Title: Methods of learning and development in regeneration partnerships
Author: Kelvin Mcdonald
Series: JRF Findings 743
Number of pages: 48
Date published: July 2003
Findings
People in regeneration partnerships are eager to learn. Any lack of activity does not derive from a lack of desire to engage in learning and development or from any lack of awareness about the potential value of doing so.
Poor resourcing (time, financial, staffing, information) is a key difficulty in obtaining adequate training and support.
There is little clarity of what skills are needed by people working in, or managing, regeneration.
The allocation of responsibilities for regeneration, partnerships and resources amongst national and regional government departments tends to be confusing and unnecessarily compartmentalised.
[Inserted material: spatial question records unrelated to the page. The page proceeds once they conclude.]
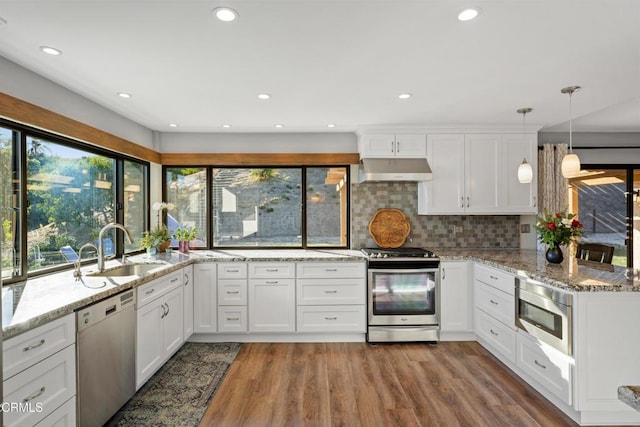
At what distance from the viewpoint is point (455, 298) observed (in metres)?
3.45

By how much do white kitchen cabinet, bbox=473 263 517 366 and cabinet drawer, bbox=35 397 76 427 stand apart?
10.2ft

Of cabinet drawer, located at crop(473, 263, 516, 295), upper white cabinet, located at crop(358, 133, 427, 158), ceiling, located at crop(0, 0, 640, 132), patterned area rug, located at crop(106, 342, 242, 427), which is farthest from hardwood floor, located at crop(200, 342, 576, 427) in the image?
ceiling, located at crop(0, 0, 640, 132)

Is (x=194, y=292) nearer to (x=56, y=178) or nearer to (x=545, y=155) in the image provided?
(x=56, y=178)

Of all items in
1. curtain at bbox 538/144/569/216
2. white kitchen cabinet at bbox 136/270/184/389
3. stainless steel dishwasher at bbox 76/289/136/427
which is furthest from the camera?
curtain at bbox 538/144/569/216

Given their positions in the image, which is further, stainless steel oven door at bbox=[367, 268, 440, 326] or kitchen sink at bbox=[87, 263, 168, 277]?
stainless steel oven door at bbox=[367, 268, 440, 326]

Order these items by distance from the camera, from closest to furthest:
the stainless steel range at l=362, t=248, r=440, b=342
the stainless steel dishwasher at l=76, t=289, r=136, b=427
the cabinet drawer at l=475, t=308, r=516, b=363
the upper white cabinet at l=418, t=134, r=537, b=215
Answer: the stainless steel dishwasher at l=76, t=289, r=136, b=427 → the cabinet drawer at l=475, t=308, r=516, b=363 → the stainless steel range at l=362, t=248, r=440, b=342 → the upper white cabinet at l=418, t=134, r=537, b=215

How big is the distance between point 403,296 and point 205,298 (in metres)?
2.09

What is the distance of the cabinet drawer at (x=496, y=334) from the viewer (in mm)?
2756

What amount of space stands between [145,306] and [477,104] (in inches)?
130

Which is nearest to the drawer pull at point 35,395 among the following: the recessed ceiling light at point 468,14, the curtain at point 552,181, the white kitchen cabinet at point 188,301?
the white kitchen cabinet at point 188,301

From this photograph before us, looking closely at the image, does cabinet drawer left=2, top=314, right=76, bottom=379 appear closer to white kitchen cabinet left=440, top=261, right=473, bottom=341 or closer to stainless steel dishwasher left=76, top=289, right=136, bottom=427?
stainless steel dishwasher left=76, top=289, right=136, bottom=427

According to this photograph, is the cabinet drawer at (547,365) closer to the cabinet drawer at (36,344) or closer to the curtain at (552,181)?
the curtain at (552,181)

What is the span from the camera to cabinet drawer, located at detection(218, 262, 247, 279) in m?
3.45

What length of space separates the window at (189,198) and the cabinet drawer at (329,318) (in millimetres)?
1629
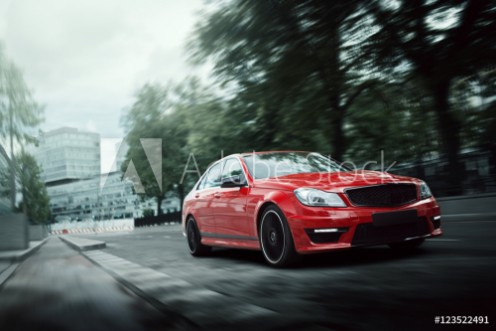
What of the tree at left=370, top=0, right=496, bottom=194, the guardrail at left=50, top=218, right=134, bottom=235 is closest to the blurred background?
the tree at left=370, top=0, right=496, bottom=194

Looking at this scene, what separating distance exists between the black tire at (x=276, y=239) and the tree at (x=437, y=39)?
2588mm

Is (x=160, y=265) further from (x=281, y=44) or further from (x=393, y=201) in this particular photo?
(x=281, y=44)

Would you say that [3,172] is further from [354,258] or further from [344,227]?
[344,227]


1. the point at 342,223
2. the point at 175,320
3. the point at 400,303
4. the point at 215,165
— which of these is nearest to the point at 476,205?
the point at 215,165

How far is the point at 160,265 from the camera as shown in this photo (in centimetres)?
774

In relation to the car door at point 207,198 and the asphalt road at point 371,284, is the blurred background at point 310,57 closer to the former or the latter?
the asphalt road at point 371,284

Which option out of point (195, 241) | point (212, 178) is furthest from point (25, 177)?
point (212, 178)

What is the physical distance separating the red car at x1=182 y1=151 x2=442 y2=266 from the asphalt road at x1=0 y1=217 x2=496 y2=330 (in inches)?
12.5

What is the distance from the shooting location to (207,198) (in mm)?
8023

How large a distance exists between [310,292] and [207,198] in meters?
3.79

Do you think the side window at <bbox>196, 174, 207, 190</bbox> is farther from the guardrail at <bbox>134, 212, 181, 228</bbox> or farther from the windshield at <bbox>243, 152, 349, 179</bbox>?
the guardrail at <bbox>134, 212, 181, 228</bbox>

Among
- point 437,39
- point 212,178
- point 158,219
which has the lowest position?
point 158,219

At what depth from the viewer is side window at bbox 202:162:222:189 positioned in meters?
8.02

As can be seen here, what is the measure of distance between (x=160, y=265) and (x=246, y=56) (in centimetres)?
458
It takes little account of the training and support needs of practitioners and Board members.
The researcher concludes that the following could improve practice: partnerships could have a clear 'menu' of the range of skills and knowledge they wish to develop; the allocation of funding under emerging programmes could rely on recipients having a clear strategy for training and support; and responsible bodies might set up pilot schemes to test new regimes for funding partnerships in which the onus is on encouraging effective practice.
Key themes
The importance of differences in the size and type of partnership
The study found that the approaches taken to learning and networking and the need for support are conditioned by the size and type of partnership involved. The range of staffing of partnerships interviewed included one person working 26 days a year, to between some 16 and 20 core staff.
Innovative partnerships
Partnerships that had tried to improve practice through innovative work saw themselves, willingly or unwillingly, in the role of imparters, rather than gainers, of knowledge.
Sources of information
Partnerships use a wide variety of sources of information. These include websites, exchange visits, personal contact, events and networks.
Recommendations
The report contains 33 recommendations as an aid to more effective practice. The following steps could significantly improve practice.
Partnerships could encourage projects to be set up which specifically address the training and capacity-building needs of people involved directly in a partnership.
Partnerships could establish clear procedures for the training needs of staff and of Board members.
Universities could work with partnerships to develop an outreach strategy and to undertake an active outreach programme to engage with local partnerships in a variety of ways (according to local and regional needs), including research, secondment, in-house and modular training, management support, evaluation and appraisal services.